### [What the task requires]
Reproduce every one of the entries below word for word, leaving nothing out.

Dataset entries

—————

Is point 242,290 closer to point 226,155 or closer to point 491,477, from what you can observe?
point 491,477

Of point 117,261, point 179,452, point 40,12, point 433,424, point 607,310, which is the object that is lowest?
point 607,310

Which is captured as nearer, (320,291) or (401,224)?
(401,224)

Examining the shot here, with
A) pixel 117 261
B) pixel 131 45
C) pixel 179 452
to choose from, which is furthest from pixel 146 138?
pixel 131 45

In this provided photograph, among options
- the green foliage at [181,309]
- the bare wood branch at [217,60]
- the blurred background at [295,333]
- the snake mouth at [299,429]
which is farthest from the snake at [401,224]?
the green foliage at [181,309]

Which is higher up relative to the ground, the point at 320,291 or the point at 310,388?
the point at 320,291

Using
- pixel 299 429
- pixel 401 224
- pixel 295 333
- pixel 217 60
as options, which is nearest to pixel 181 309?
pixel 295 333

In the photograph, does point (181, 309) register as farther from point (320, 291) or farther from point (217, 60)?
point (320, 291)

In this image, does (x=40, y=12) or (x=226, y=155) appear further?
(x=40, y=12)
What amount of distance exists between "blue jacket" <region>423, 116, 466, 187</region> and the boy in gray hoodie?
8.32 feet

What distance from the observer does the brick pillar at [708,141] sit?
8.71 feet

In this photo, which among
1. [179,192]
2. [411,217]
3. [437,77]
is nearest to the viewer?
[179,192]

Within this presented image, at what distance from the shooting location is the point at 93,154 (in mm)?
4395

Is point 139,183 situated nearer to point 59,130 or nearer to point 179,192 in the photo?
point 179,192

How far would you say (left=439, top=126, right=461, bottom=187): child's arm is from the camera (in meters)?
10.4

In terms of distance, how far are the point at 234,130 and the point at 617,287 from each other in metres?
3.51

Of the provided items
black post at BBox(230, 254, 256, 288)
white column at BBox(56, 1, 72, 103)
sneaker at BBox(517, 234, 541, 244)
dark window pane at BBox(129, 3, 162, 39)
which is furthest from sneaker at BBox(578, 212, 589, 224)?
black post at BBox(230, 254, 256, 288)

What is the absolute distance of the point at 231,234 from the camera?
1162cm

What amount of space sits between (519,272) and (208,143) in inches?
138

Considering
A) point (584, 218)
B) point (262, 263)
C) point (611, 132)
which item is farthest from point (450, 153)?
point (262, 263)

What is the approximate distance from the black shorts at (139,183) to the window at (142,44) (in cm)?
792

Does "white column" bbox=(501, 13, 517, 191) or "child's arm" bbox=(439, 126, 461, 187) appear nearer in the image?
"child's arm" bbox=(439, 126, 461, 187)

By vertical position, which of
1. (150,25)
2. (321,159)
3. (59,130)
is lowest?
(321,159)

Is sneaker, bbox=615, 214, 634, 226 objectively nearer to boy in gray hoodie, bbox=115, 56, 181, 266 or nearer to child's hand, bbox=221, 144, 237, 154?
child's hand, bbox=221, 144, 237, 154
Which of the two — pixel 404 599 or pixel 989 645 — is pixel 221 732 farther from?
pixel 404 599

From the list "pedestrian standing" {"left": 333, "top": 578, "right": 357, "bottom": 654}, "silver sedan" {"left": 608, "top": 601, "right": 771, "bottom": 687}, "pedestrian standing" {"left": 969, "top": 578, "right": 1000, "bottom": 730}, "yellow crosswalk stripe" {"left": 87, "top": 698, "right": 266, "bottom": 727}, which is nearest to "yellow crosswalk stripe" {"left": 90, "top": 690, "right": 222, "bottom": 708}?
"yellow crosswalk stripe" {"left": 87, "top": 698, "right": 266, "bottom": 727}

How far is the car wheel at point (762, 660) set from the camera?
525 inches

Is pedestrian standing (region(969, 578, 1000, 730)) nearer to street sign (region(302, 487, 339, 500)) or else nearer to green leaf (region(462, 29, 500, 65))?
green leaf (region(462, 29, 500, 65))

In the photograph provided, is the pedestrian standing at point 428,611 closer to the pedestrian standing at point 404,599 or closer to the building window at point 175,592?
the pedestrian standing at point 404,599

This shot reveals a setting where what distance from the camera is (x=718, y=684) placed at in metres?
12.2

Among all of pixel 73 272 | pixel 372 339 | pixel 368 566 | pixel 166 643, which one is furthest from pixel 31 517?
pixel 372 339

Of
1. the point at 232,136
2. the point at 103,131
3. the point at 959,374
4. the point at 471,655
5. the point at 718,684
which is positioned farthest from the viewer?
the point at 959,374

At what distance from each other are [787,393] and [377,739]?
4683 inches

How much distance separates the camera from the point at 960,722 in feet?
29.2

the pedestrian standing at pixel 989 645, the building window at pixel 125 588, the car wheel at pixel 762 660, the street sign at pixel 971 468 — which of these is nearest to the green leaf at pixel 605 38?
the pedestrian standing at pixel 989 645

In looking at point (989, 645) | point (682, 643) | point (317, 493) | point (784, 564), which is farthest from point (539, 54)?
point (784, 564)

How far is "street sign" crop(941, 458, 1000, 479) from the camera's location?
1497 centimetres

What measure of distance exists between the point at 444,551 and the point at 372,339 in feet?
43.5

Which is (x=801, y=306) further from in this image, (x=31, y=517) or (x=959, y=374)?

—————

### [Exercise solution]
Is point 242,290 closer to point 226,155 or closer to point 491,477, from what you can observe?
point 491,477

Of point 117,261, point 179,452, point 40,12, point 433,424, point 607,310, which is the object that is lowest?
point 607,310

Which is captured as nearer, (320,291) or (401,224)?
(401,224)

Examining the shot here, with
A) pixel 117 261
B) pixel 131 45
C) pixel 179 452
to choose from, which is furthest from pixel 146 138?
pixel 131 45

In this provided photograph, among options
- the green foliage at [181,309]
- the bare wood branch at [217,60]
- the blurred background at [295,333]
- the snake mouth at [299,429]
which is farthest from the snake at [401,224]?
the green foliage at [181,309]

Which is higher up relative to the ground, the point at 320,291 or the point at 310,388?
the point at 320,291

Using
- pixel 299 429
- pixel 401 224
- pixel 295 333
- pixel 217 60
as options, which is nearest to pixel 181 309?
pixel 295 333

In the photograph, does point (181, 309) register as farther from point (320, 291) or farther from point (217, 60)?
point (320, 291)

In this image, does (x=40, y=12) or (x=226, y=155) appear further?
(x=40, y=12)
What amount of distance exists between "blue jacket" <region>423, 116, 466, 187</region> and the boy in gray hoodie?
8.32 feet

What distance from the observer does the brick pillar at [708,141] sit?
8.71 feet

In this photo, which among
1. [179,192]
2. [411,217]
3. [437,77]
is nearest to the viewer?
[179,192]

Within this presented image, at what distance from the shooting location is the point at 93,154 (in mm)?
4395

Is point 139,183 situated nearer to point 59,130 or nearer to point 179,192 in the photo?
point 179,192

How far would you say (left=439, top=126, right=461, bottom=187): child's arm is from the camera (in meters)?
10.4

In terms of distance, how far are the point at 234,130 and the point at 617,287 from each other in metres?
3.51

Of the provided items
black post at BBox(230, 254, 256, 288)
white column at BBox(56, 1, 72, 103)
sneaker at BBox(517, 234, 541, 244)
dark window pane at BBox(129, 3, 162, 39)
which is furthest from sneaker at BBox(578, 212, 589, 224)?
black post at BBox(230, 254, 256, 288)

What is the absolute distance of the point at 231,234 from the camera?
1162cm

What amount of space sits between (519,272) and (208,143) in inches?
138

Considering
A) point (584, 218)
B) point (262, 263)
C) point (611, 132)
which item is farthest from point (450, 153)?
point (262, 263)

What is the approximate distance from the black shorts at (139,183) to the window at (142,44) (in cm)?
792

Does "white column" bbox=(501, 13, 517, 191) or "child's arm" bbox=(439, 126, 461, 187) appear nearer in the image?
"child's arm" bbox=(439, 126, 461, 187)

By vertical position, which of
1. (150,25)
2. (321,159)
3. (59,130)
is lowest?
(321,159)

Is sneaker, bbox=615, 214, 634, 226 objectively nearer to boy in gray hoodie, bbox=115, 56, 181, 266 or nearer to child's hand, bbox=221, 144, 237, 154?
child's hand, bbox=221, 144, 237, 154
Which of the two — pixel 404 599 or pixel 989 645 — is pixel 221 732 farther from?
pixel 404 599

From the list "pedestrian standing" {"left": 333, "top": 578, "right": 357, "bottom": 654}, "silver sedan" {"left": 608, "top": 601, "right": 771, "bottom": 687}, "pedestrian standing" {"left": 969, "top": 578, "right": 1000, "bottom": 730}, "yellow crosswalk stripe" {"left": 87, "top": 698, "right": 266, "bottom": 727}, which is nearest to "yellow crosswalk stripe" {"left": 90, "top": 690, "right": 222, "bottom": 708}?
"yellow crosswalk stripe" {"left": 87, "top": 698, "right": 266, "bottom": 727}

How far is the car wheel at point (762, 660) set from the camera?
525 inches

Is pedestrian standing (region(969, 578, 1000, 730)) nearer to street sign (region(302, 487, 339, 500)) or else nearer to green leaf (region(462, 29, 500, 65))?
green leaf (region(462, 29, 500, 65))

In the photograph provided, is the pedestrian standing at point 428,611 closer to the pedestrian standing at point 404,599 or closer to the building window at point 175,592?
the pedestrian standing at point 404,599

This shot reveals a setting where what distance from the camera is (x=718, y=684) placed at in metres?
12.2

Among all of pixel 73 272 | pixel 372 339 | pixel 368 566 | pixel 166 643, which one is furthest from pixel 31 517?
pixel 372 339

Of
1. the point at 232,136
2. the point at 103,131
3. the point at 959,374
4. the point at 471,655
5. the point at 718,684
which is positioned farthest from the viewer?
the point at 959,374

At what distance from each other are [787,393] and [377,739]?
4683 inches

How much distance separates the camera from the point at 960,722 in feet?
29.2

the pedestrian standing at pixel 989 645, the building window at pixel 125 588, the car wheel at pixel 762 660, the street sign at pixel 971 468 — which of these is nearest to the green leaf at pixel 605 38?
the pedestrian standing at pixel 989 645

In looking at point (989, 645) | point (682, 643) | point (317, 493) | point (784, 564), which is farthest from point (539, 54)?
point (784, 564)

How far is "street sign" crop(941, 458, 1000, 479) from the camera's location?
1497 centimetres

What measure of distance exists between the point at 444,551 and the point at 372,339 in feet?
43.5

Which is (x=801, y=306) further from in this image, (x=31, y=517) or (x=959, y=374)?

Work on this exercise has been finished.